The Bavarian concentration camp memorials had fewer visitors last year than in the first year of the pandemic. In the summer months of 2021, almost as many people came to the former concentration camp in Dachau as before Corona, according to a survey by the Evangelical Press Service (EPD) on the upcoming Holocaust Remembrance Day on January 27th. However, the memorial sites remained closed for almost the entire first half of the year. This led to further decreasing numbers.

Although the Dachau concentration camp memorial site does not carry out a general visitor count, it has confirmed this trend. According to projections, around 900,000 people a year visited them before the pandemic. In 2020, this number fell sharply, and in 2021 the flow of visitors was “unstable and still affected by the pandemic,” it said. From the summer of 2021, however, many visitors came again. Between July and mid-November, bookings by school classes and the number of foreign individual visitors were “felt at the pre-corona level”.

Unfortunately, there was no lack of anti-Semitic incidents at the memorial sites

The corona-related downward trend was also observed nationwide: while around 700,000 visitors came to the Sachsenhausen concentration camp memorial in 2019, there were only around 100,000 people in 2021.

Due to the lack of opportunities to be present, all memorial sites in Bavaria expanded their online offerings.
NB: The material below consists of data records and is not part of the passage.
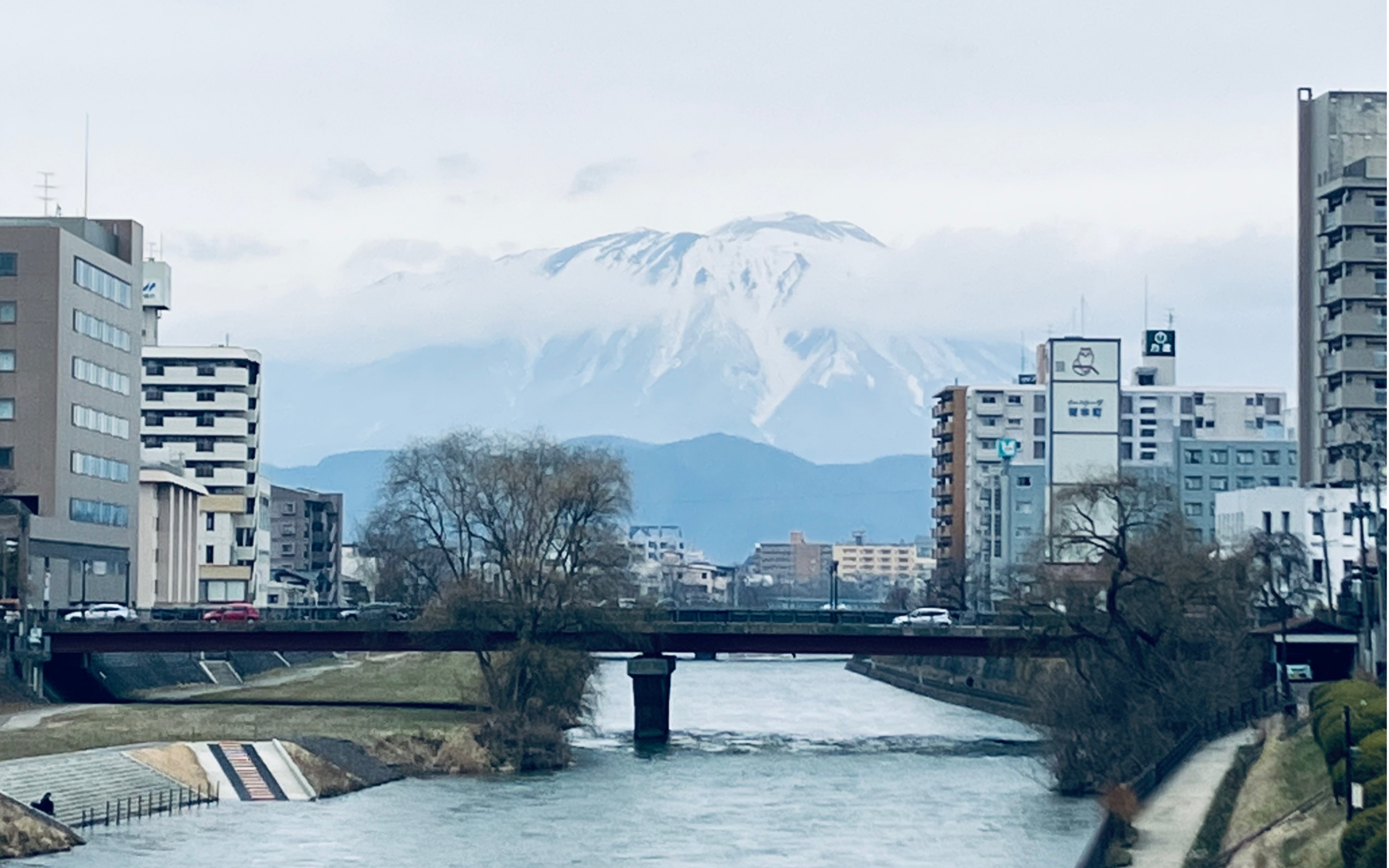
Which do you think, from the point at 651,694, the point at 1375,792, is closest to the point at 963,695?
the point at 651,694

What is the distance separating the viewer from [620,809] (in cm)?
8162

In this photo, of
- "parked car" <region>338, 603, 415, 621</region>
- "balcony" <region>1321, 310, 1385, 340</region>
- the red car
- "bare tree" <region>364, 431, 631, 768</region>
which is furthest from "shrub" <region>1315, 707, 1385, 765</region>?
the red car

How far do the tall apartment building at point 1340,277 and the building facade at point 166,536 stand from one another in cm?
8311

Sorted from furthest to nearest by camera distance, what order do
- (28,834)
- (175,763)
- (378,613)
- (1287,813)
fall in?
(378,613), (175,763), (28,834), (1287,813)

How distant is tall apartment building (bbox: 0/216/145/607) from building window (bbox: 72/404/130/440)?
0.13m

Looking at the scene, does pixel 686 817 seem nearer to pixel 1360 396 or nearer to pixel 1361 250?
pixel 1360 396

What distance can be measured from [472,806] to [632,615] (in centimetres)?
2413

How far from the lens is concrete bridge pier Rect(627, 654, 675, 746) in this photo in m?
114

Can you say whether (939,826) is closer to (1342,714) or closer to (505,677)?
(1342,714)

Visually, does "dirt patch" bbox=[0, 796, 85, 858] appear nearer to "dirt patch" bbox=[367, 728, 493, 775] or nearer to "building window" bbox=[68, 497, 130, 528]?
"dirt patch" bbox=[367, 728, 493, 775]

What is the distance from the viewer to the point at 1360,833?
43.0m

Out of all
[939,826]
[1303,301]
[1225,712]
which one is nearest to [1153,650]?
[1225,712]

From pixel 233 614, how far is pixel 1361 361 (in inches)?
2776

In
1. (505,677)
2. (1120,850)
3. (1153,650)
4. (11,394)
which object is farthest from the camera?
(11,394)
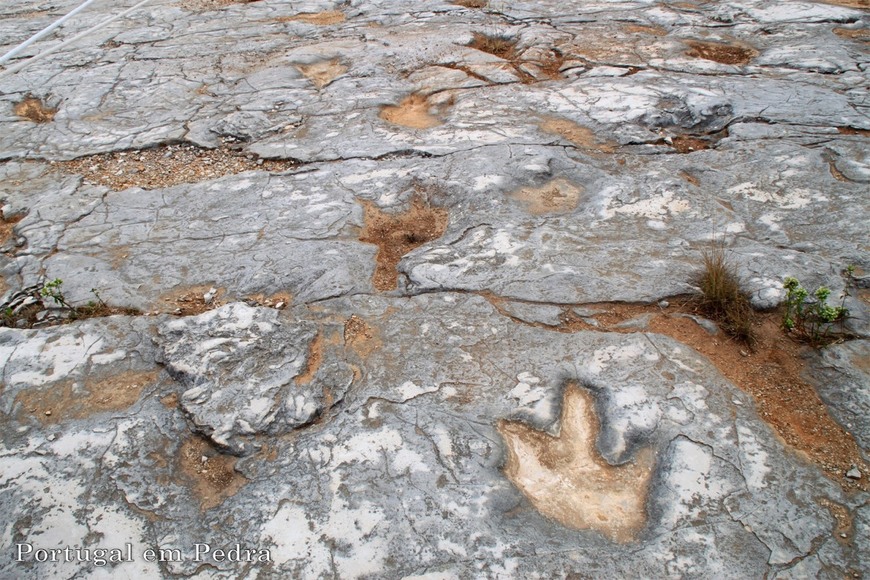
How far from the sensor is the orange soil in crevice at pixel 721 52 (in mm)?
3752

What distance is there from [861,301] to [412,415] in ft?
5.05

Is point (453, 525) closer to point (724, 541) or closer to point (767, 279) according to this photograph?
point (724, 541)

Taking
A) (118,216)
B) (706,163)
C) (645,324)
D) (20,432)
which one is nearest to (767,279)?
(645,324)

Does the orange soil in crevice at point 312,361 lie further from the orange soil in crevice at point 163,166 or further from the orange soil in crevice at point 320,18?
the orange soil in crevice at point 320,18

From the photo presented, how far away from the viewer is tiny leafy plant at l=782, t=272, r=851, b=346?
1.73m

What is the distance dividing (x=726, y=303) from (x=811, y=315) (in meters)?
0.25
In Dachau, a wide variety of formats were tried: there were a total of 31 Facebook Live tours in three languages, digital seminars on the topic of “Football in Dachau Concentration Camp” and virtual commemoration with live streams. For the first time in 2021, digital contemporary witness talks took place. According to the press office, the digital offers were well received and were popular precisely because of the low-threshold opportunities for interaction.

Even if a lot was missing last year, there was unfortunately no lack of anti-Semitic incidents at the memorials. In Dachau, for example, there were letters with inciting content, graffiti with a swastika on the information board at the former SS shooting range in Hebertshausen, and an incident involving two tourists from Finland who gave the Hitler salute in front of the historic entrance to the Jourhaus and took photos of themselves.